Dans les prisons, « la situation est toujours contrôlable, mais il faut agir vite »

Des spécialistes mettent en garde contre la menace que pose pour la santé et la sécurité la propagation du coronavirus dans les établissements pénitentiaires.

Dans les prisons, « la situation est toujours contrôlable, mais il faut agir vite »

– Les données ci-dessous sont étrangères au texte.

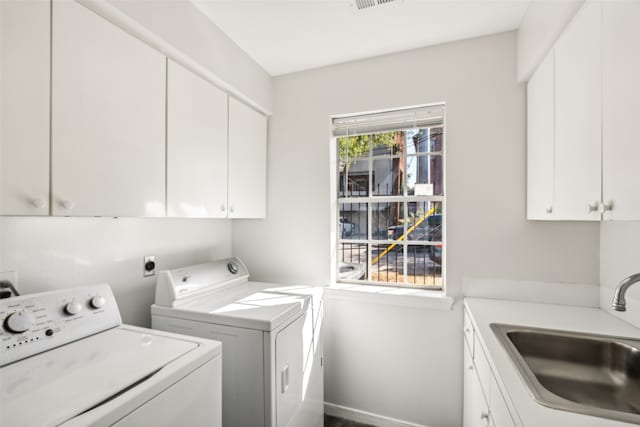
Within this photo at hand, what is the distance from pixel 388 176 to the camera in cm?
232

«  Le coronavirus envahit Roumieh. Une catastrophe similaire à celle du port. Halte à la négligence  », peut-on lire sur cette pancarte brandie par une proche d’un détenu à Roumieh, lors d’un sit-in observé hier devant le Palais de justice de Beyrouth pour réclamer une loi d’amnistie générale. Anwar Amro / AFP

Un vent de panique souffle dans la prison de Roumieh où treize cas de contaminations au coronavirus ont été détectés le week-end écoulé parmi les détenus et neuf autres parmi les gardiens. L’inquiétude a également gagné les familles des prisonniers qui ont observé hier un sit-in devant le Palais de justice de Beyrouth, réclamant l’adoption d’une loi d’amnistie générale pour « des motifs humanitaires et non politiques ». Elles ont mis en garde contre « une explosion au sein des prisons, similaire à celle du port de Beyrouth, le 4 août », au cas où des décès liés à la pandémie surviendraient.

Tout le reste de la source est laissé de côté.